== Records supplied ==
____________________

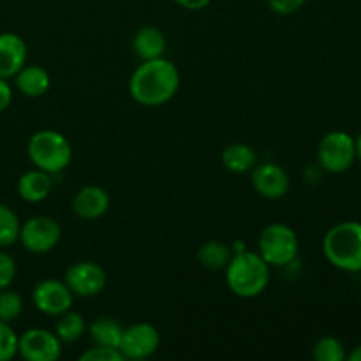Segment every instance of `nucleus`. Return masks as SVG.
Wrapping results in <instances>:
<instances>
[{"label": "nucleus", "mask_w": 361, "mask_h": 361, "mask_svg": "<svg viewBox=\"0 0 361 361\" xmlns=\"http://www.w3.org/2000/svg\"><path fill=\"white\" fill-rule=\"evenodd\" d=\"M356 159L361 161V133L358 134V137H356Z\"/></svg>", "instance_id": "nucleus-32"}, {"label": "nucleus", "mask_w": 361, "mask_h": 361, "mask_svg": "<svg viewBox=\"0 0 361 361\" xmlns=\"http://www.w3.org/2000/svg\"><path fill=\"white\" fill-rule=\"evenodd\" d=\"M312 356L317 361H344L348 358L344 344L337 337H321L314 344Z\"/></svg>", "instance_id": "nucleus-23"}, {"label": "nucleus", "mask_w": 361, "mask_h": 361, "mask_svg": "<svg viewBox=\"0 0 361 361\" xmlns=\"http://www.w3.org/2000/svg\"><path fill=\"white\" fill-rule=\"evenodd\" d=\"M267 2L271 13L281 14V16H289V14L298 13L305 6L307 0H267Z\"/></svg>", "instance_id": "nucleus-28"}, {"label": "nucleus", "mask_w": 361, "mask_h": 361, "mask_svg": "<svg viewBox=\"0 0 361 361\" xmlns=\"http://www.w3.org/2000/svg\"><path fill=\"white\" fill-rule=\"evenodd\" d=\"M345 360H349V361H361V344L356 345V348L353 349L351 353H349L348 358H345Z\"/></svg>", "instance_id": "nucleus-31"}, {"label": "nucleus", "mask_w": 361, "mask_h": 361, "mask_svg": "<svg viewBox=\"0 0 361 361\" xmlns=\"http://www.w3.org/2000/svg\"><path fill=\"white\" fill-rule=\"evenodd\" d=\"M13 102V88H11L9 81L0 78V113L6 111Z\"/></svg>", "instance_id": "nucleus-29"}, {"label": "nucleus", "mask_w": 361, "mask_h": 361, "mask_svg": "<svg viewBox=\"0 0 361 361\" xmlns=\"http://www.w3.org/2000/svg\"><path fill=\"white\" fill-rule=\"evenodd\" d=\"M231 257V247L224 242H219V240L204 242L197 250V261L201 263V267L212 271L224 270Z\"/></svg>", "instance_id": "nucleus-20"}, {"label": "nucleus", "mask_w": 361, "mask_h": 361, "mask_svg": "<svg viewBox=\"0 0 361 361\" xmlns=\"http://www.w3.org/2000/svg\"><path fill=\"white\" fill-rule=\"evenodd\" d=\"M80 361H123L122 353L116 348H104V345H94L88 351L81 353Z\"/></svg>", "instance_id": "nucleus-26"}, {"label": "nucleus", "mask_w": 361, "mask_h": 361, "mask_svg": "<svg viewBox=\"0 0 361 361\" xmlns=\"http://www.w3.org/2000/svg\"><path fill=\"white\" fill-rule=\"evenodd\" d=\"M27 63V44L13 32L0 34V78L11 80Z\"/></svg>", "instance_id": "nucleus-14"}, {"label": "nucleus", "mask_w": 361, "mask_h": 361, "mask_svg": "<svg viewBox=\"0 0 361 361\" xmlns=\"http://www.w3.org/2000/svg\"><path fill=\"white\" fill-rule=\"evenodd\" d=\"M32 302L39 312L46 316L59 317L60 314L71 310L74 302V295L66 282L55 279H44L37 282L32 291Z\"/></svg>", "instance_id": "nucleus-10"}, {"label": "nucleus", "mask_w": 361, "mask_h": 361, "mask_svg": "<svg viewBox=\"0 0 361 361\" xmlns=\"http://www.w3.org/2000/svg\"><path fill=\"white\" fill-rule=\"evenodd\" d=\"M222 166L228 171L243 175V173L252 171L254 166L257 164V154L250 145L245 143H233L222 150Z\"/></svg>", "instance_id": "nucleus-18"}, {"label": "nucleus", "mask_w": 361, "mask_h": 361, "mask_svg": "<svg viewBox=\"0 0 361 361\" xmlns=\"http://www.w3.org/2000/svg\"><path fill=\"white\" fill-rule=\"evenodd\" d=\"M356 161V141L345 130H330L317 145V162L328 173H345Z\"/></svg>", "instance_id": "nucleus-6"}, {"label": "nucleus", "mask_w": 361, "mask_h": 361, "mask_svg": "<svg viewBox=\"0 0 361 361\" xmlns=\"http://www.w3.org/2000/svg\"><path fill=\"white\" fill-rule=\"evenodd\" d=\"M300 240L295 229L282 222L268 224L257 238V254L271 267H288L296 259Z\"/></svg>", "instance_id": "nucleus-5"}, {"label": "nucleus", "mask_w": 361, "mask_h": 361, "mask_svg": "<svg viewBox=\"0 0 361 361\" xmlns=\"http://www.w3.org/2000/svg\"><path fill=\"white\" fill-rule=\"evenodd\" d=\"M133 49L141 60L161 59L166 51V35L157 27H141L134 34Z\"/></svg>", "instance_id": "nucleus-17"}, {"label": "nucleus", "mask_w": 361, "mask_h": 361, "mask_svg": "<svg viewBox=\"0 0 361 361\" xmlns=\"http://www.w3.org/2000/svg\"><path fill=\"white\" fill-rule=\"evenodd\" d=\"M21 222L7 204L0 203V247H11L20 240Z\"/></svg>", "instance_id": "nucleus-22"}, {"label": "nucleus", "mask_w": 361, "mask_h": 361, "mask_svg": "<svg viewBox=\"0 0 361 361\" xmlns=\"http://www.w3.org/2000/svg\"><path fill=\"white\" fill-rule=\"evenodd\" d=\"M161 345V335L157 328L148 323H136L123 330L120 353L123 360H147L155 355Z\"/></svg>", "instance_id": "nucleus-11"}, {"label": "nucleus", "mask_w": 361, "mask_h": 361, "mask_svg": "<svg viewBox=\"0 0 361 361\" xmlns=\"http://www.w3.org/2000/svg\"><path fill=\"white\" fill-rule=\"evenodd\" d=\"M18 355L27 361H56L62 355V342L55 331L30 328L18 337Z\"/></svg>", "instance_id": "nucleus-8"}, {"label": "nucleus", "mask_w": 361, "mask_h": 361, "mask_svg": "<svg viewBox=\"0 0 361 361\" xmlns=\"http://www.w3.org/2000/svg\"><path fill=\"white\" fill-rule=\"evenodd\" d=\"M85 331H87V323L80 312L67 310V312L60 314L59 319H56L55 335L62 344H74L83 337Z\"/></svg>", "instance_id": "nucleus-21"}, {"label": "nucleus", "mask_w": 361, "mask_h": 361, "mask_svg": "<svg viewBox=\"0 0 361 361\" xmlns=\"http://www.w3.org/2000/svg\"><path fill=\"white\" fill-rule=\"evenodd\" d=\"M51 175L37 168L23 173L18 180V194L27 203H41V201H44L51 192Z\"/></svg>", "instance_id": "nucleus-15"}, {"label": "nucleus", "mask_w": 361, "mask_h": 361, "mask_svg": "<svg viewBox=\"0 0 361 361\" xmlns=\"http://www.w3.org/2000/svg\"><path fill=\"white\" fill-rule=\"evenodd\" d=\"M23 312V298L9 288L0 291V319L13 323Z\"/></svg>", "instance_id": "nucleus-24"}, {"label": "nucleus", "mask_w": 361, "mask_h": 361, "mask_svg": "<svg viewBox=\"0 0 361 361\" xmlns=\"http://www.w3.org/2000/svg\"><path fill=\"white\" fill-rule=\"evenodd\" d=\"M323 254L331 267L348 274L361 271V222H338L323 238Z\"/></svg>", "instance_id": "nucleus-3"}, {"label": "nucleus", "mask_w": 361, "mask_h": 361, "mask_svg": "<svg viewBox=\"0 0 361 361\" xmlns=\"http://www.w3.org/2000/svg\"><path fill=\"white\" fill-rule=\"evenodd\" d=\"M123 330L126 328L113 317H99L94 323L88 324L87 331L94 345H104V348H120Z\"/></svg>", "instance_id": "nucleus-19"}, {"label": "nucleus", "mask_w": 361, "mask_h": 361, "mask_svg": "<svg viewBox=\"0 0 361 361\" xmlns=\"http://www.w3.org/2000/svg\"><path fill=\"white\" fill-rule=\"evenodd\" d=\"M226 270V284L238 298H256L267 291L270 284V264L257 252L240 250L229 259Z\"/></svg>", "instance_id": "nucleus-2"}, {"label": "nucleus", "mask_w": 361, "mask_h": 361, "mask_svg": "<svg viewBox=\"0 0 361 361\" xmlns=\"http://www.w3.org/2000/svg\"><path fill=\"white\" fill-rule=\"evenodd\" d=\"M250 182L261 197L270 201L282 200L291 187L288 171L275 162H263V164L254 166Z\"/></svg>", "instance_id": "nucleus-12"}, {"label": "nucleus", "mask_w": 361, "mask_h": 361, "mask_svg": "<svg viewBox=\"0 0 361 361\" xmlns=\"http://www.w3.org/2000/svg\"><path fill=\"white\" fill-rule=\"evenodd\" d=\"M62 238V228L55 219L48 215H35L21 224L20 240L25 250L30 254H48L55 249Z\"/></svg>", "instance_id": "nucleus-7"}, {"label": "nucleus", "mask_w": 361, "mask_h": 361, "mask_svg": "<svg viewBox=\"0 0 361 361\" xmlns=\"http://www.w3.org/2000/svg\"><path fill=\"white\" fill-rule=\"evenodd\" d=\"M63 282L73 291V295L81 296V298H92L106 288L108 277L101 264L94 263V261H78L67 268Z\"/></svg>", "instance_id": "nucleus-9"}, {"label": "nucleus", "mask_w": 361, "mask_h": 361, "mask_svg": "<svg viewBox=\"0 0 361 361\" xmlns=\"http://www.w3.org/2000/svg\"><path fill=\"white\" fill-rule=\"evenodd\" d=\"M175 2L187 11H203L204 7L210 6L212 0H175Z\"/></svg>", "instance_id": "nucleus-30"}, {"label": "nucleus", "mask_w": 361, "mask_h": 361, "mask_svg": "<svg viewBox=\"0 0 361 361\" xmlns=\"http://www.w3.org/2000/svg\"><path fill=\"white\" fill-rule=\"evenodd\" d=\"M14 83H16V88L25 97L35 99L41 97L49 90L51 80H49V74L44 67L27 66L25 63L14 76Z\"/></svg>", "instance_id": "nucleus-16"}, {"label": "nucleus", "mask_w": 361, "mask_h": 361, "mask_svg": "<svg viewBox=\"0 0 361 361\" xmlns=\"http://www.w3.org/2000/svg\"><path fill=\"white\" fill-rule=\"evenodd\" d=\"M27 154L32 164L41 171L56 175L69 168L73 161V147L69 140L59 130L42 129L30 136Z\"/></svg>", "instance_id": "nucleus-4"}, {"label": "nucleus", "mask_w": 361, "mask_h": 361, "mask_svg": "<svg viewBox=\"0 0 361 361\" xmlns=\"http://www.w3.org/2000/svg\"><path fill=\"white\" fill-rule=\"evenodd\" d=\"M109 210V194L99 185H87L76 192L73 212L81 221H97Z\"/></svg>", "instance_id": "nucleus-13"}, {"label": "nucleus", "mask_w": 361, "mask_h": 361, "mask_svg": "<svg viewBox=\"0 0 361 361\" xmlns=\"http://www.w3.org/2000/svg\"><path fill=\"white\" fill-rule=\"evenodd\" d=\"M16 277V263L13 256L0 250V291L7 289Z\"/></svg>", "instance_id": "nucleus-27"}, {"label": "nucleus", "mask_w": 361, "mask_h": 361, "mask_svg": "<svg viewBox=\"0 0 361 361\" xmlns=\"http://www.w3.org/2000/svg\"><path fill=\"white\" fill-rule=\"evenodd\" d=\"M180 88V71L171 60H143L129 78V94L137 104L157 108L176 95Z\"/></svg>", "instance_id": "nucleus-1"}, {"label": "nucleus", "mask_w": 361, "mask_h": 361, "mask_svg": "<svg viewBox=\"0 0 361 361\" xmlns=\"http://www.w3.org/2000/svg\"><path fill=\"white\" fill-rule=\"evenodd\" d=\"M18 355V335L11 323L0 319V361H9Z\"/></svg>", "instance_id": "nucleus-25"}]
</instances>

____________________

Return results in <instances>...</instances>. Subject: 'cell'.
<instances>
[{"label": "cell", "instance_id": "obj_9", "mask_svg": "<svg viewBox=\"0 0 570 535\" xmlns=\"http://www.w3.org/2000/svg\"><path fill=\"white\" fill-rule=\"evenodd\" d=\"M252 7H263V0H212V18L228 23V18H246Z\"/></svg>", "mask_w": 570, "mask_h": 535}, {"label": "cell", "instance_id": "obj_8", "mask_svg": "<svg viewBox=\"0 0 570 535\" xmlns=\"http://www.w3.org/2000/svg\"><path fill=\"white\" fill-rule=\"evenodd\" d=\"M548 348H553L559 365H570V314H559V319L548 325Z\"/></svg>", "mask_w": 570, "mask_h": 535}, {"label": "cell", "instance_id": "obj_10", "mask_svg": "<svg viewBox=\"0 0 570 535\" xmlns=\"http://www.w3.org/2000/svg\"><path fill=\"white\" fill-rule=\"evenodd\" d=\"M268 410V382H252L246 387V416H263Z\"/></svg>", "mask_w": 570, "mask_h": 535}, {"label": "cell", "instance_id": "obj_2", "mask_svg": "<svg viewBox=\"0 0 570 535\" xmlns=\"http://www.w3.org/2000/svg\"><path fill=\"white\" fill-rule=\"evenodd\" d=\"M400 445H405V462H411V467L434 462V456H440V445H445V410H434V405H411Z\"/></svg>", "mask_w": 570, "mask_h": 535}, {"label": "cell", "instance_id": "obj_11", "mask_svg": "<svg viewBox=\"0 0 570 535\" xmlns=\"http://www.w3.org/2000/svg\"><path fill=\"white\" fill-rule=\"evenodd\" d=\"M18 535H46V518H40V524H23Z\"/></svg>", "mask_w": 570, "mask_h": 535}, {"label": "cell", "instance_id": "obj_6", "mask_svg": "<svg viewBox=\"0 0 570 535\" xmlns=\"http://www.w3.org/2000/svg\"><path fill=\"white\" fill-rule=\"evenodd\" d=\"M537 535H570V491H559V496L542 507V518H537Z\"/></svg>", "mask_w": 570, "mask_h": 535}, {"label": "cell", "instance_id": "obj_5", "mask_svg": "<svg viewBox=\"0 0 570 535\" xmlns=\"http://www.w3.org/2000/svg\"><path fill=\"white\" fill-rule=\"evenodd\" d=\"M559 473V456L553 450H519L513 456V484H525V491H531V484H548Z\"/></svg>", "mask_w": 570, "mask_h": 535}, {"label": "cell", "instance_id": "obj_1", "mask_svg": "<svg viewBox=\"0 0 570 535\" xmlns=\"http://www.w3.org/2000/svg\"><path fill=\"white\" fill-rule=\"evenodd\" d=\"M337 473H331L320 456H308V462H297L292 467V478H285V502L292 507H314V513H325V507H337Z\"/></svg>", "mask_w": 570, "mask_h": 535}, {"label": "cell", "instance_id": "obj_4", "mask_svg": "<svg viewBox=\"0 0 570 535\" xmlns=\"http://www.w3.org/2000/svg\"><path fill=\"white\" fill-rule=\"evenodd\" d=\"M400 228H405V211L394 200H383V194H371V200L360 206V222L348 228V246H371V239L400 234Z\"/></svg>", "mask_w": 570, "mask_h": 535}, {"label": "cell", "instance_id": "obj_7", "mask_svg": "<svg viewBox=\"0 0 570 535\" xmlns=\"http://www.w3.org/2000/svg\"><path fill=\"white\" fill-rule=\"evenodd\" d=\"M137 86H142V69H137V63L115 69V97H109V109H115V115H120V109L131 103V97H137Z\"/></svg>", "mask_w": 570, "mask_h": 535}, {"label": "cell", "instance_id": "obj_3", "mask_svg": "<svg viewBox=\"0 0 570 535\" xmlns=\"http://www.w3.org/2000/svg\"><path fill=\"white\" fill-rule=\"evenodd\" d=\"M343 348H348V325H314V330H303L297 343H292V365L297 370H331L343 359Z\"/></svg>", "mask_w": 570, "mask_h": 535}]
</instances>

____________________

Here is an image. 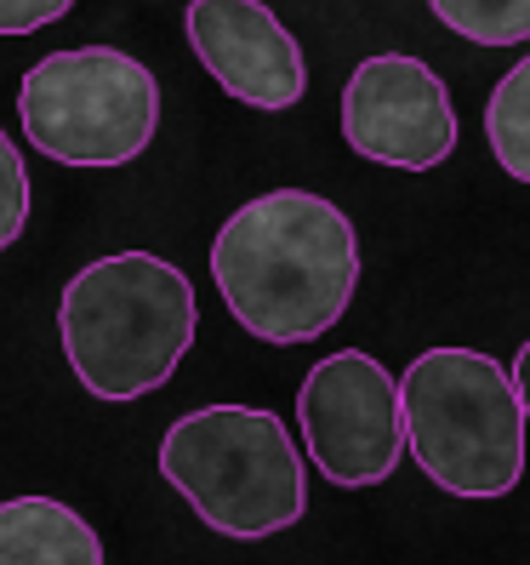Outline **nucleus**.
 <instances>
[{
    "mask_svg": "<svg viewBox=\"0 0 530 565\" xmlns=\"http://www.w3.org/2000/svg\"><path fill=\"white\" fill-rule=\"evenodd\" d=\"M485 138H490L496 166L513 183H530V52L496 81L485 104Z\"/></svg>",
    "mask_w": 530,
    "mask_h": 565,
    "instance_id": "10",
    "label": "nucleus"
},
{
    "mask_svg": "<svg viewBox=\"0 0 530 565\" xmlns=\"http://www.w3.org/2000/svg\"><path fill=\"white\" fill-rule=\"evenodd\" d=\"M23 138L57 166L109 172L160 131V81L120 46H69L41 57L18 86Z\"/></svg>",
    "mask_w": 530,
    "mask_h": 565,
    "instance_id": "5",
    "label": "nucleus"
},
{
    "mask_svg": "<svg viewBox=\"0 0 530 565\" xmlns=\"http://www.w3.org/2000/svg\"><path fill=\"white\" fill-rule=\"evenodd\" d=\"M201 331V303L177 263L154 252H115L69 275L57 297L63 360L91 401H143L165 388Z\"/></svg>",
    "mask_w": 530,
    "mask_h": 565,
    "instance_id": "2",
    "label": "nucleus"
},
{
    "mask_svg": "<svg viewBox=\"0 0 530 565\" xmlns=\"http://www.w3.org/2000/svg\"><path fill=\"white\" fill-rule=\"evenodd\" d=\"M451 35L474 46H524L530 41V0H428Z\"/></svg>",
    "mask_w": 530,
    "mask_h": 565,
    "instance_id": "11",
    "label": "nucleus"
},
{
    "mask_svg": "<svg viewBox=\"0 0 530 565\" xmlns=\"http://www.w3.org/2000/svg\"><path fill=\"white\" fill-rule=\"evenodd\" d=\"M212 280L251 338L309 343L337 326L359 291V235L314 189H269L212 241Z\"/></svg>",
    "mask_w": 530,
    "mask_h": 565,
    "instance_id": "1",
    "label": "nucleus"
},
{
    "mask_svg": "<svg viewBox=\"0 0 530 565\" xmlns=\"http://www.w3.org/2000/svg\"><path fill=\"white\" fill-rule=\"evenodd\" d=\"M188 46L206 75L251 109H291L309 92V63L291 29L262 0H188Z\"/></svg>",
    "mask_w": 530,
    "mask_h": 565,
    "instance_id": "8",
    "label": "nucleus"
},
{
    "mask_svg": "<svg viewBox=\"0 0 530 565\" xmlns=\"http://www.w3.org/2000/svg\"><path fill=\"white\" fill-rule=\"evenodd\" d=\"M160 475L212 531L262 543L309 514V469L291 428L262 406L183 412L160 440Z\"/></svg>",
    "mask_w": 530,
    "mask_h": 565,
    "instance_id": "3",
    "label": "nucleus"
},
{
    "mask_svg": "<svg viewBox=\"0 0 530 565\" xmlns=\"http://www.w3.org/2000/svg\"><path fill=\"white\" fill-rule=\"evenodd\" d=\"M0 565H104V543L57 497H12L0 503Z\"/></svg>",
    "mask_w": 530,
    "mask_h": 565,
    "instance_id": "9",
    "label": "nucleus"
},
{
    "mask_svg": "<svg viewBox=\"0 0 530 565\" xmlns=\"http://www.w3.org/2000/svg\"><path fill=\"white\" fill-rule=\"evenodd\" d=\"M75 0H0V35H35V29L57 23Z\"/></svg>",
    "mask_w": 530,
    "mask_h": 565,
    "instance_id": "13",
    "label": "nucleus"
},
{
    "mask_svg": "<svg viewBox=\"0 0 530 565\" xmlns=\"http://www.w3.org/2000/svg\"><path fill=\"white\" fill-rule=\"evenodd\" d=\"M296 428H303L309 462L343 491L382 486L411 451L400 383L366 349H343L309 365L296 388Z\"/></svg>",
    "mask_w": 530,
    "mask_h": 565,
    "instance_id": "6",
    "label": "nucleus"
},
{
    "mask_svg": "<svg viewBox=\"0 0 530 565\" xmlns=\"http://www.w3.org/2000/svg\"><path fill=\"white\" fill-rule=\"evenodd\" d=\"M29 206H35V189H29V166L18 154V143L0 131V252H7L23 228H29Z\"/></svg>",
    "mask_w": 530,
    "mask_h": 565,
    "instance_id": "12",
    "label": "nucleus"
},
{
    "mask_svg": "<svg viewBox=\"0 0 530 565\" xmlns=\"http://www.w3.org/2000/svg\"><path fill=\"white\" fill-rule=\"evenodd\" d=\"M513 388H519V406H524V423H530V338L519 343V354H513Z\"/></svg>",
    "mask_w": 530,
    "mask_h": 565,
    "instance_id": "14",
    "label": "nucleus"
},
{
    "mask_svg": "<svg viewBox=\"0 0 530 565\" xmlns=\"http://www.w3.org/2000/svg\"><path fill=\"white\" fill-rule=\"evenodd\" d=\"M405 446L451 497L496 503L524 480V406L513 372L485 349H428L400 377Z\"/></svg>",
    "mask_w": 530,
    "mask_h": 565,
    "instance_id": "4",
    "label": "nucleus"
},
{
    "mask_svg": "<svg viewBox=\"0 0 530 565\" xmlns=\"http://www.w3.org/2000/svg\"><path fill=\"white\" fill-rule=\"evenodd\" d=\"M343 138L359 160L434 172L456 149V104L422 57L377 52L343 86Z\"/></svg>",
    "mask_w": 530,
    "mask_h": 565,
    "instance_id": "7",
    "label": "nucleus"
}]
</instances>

____________________

== Work required ==
Return each line of the records above that contains the word "results", copied in full.

== Worked answer ==
Wrapping results in <instances>:
Return results in <instances>...</instances>. Subject: 'cell'.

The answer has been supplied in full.